* PROBLEM DETAILS *
Every record must be restated exactly. Drop the images.

※ ※ ※

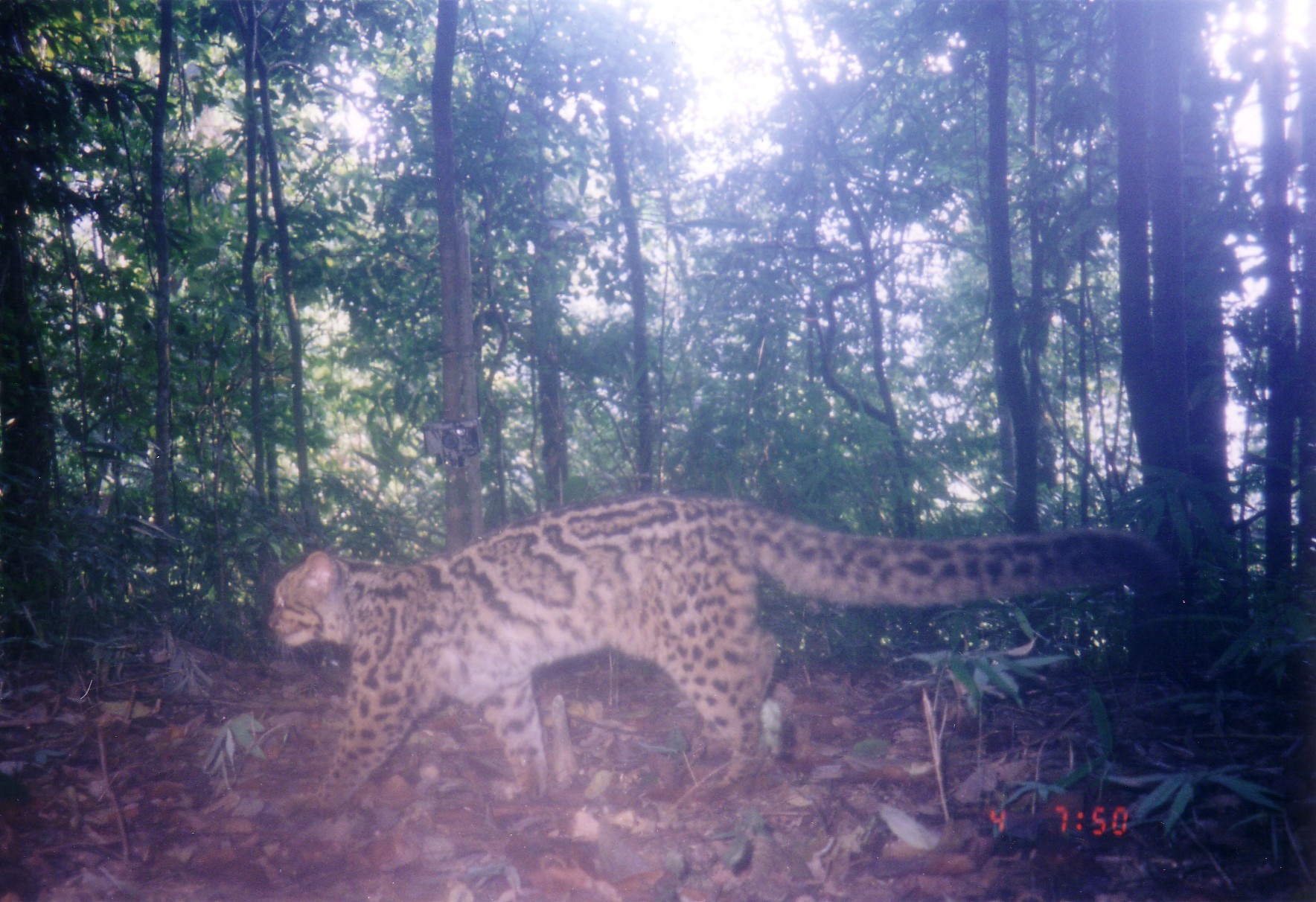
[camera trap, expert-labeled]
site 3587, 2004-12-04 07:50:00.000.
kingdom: Animalia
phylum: Chordata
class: Mammalia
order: Carnivora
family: Felidae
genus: Pardofelis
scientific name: Pardofelis marmorata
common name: marbled cat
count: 1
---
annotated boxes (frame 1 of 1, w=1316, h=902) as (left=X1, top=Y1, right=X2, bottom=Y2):
pardofelis marmorata: (left=268, top=496, right=1170, bottom=804)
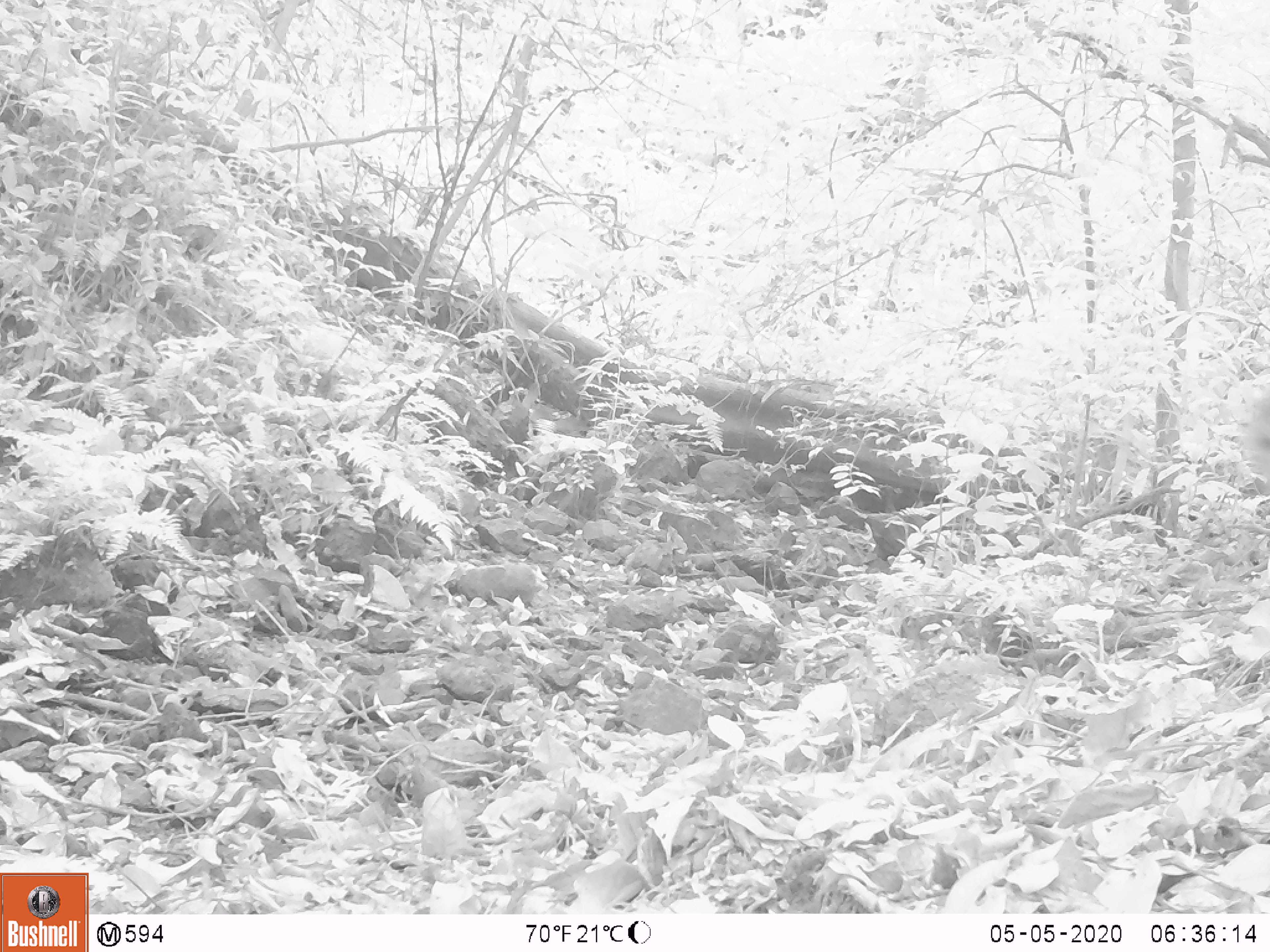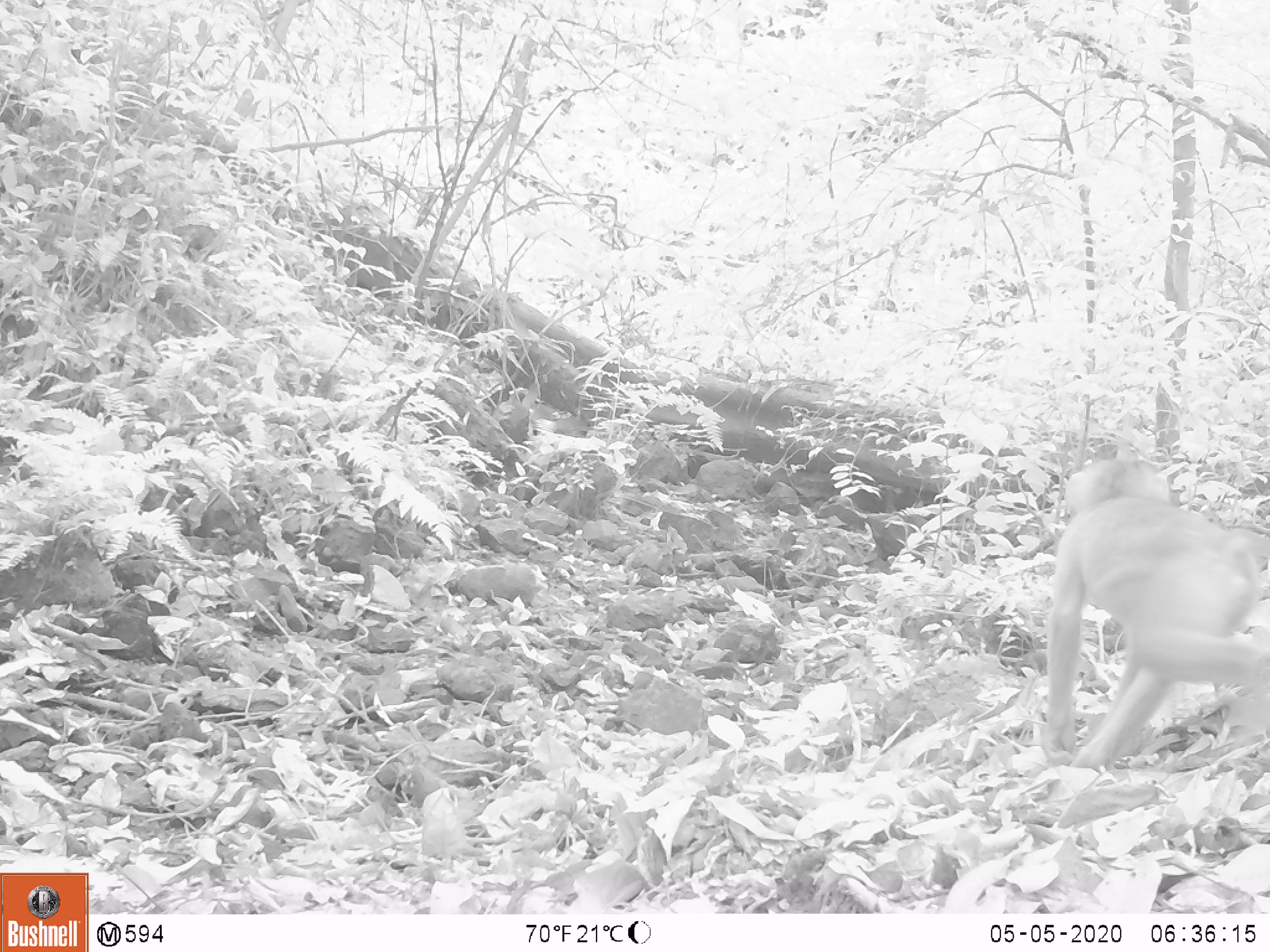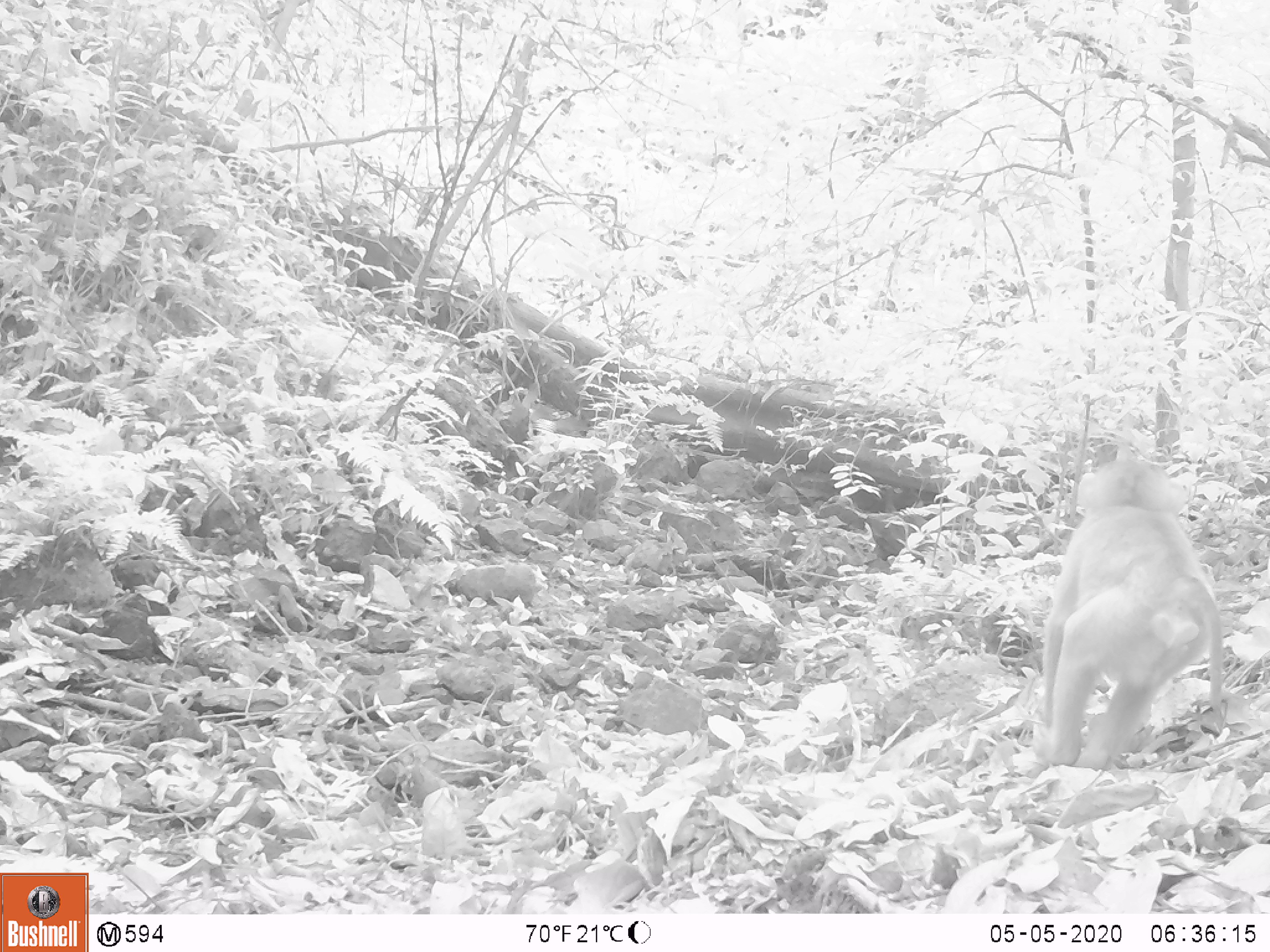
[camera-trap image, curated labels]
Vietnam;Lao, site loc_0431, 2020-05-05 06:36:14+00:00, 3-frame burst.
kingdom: Animalia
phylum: Chordata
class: Mammalia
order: Primates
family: Cercopithecidae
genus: Macaca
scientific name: Macaca nemestrina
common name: pig-tailed macaque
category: pig tailed macaque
Pig tailed macaque (pig-tailed macaque) (Macaca nemestrina). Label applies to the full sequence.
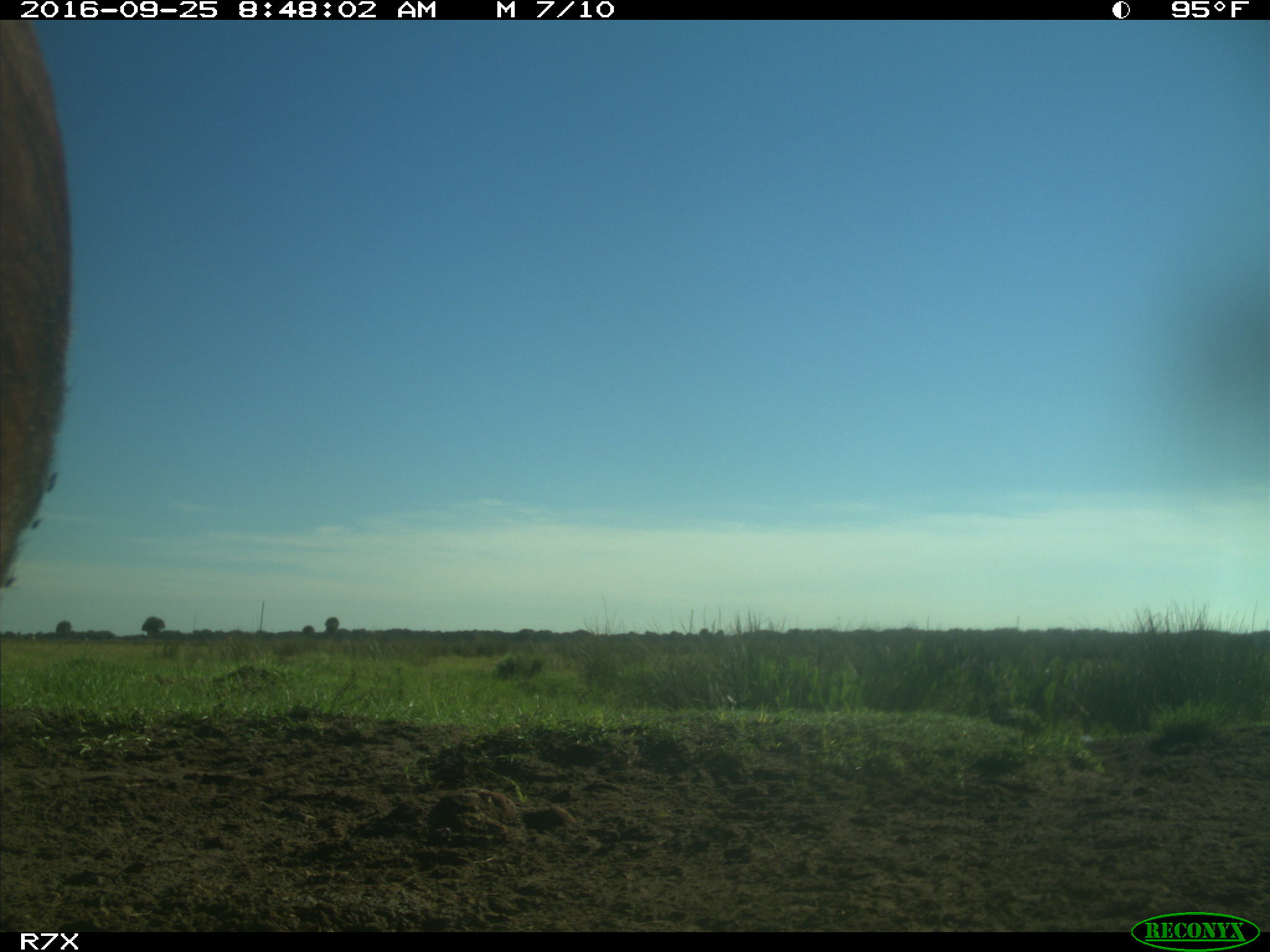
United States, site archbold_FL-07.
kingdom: Animalia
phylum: Chordata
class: Mammalia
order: Artiodactyla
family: Bovidae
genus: Bos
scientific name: Bos taurus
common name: domestic cow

※ ※ ※

* WORKED SOLUTION *
[camera trap, expert-labeled]
site 3587, 2004-12-04 07:50:00.000.
kingdom: Animalia
phylum: Chordata
class: Mammalia
order: Carnivora
family: Felidae
genus: Pardofelis
scientific name: Pardofelis marmorata
common name: marbled cat
count: 1
---
annotated boxes (frame 1 of 1, w=1316, h=902) as (left=X1, top=Y1, right=X2, bottom=Y2):
pardofelis marmorata: (left=268, top=496, right=1170, bottom=804)
[camera-trap image, curated labels]
Vietnam;Lao, site loc_0431, 2020-05-05 06:36:14+00:00, 3-frame burst.
kingdom: Animalia
phylum: Chordata
class: Mammalia
order: Primates
family: Cercopithecidae
genus: Macaca
scientific name: Macaca nemestrina
common name: pig-tailed macaque
category: pig tailed macaque
Pig tailed macaque (pig-tailed macaque) (Macaca nemestrina). Label applies to the full sequence.
United States, site archbold_FL-07.
kingdom: Animalia
phylum: Chordata
class: Mammalia
order: Artiodactyla
family: Bovidae
genus: Bos
scientific name: Bos taurus
common name: domestic cow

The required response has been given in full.